Bimodality in log distribution

jayant · July 21, 2018, 6:21pm

Hello Colleagues,
Good afternoon!

I am trying to understand from scratch the working of log() transformation in ggplot(). I have used the following code to observe the distribution of the variable actor_1_facebook_likes on the attached dataset.
https://www.dropbox.com/s/eognre5qbsr1osk/dat_test.csv?dl=0

ggplot(movie_select %>% filter(!is.na(actor_1_facebook_likes)),aes(log10(actor_1_facebook_likes)))+
  #scale_x_log10()+
  geom_histogram(fill="tomato",binwidth=.25)+
  labs(y="Count of Leading Actors",title="Facebook Popularity for Leading Actor")

Please find the plot attached.

Here are my two questions about the plot:

First, why is the log distribution bimodal, whereas the original histogram was right-skewed.
Next, we see that on the x-axis the value of 3 which is same as log(1000) to the base 10 is showing up a bit more than 1000 times, count on the y-axis. But in the actual data, the value of 1000 for actor_1_facebook_likes is not showing up 1000 times. May I know what is happening here?

Explanation/help is greatly appreciated.

joels · July 21, 2018, 7:20pm

The data are actually multimodal (and right skewed) and the log transformation doesn't change the multimodal-ness. For example, in this untransformed histogram, in addition to the peak centered at 1,000 likes, note the peak at 11,000 likes, plus smaller peaks at higher values of likes. The log transformation just reduces the skew of the distribution:

library(tidyverse) 
theme_set(theme_bw())

ggplot(movie_select %>% filter(actor_1_facebook_likes < 30000), aes(actor_1_facebook_likes)) +
  geom_histogram(binwidth=500) +
  labs(y="Count of Leading Actors",title="Facebook Popularity for Leading Actor")

Rplot20

Or, rather than binning the data, look at direct counts of each discrete value of actor_1_facebook_likes:

ggplot(movie_select, aes(actor_1_facebook_likes)) +
  geom_bar(width=100, fill="tomato") +  # Large width, otherwise bars are to thin to be visible
  coord_cartesian(xlim=c(0,2e4))

Rplot27

As for the number of counts for the bin centered at log10=3: The binwidth is denominated on the log scale with binwidth=0.25. That particular bin ranges from 2.875 to 3.125. Now transform that back to unlogged values to see the range of the bin on the scale of the data:

bin = 10^c(2.875, 3.125)
bin
[1]  749.8942 1333.5214

Now count the number of data values within that range:

sum(between(movie_select$actor_1_facebook_likes, bin[1], bin[2]), na.rm=TRUE)
[1] 1,271

Compare this with your plot, but with bin counts added:

ggplot(movie_select, aes(log10(actor_1_facebook_likes)))+
  geom_histogram(fill="tomato",binwidth=.25, colour="white") +
  stat_bin(binwidth=.25, geom="text", aes(label=..count.., y=0.5*..count..), colour="white", size=3) +
  labs(y="Count of Leading Actors",title="Facebook Popularity for Leading Actor") +
  scale_x_continuous(breaks=seq(0, 6, 0.5))
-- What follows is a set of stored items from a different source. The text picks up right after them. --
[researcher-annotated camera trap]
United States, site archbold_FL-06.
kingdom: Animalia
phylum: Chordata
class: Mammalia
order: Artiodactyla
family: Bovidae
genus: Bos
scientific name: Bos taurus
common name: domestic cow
Here's what the logged bins look like on the scale of the data:

bins = 10^(seq(-1,4.3,0.25) + 0.125)

ggplot(movie_select %>% filter(actor_1_facebook_likes < 30000),
       aes(actor_1_facebook_likes)) +
  geom_histogram(fill="tomato", breaks=bins, colour="white") +
  stat_bin(breaks=bins, geom="text", 
           aes(label=..count.., y=0.5*..count..), colour="blue", size=3) +
  labs(y="Count of Leading Actors",title="Facebook Popularity for Leading Actor") +
  scale_x_continuous(breaks=c(0,1000,2000,seq(5000,25000,5000)))

jayant · July 22, 2018, 4:11am

Thanks for your explanation. I was reading the histogram incorrectly.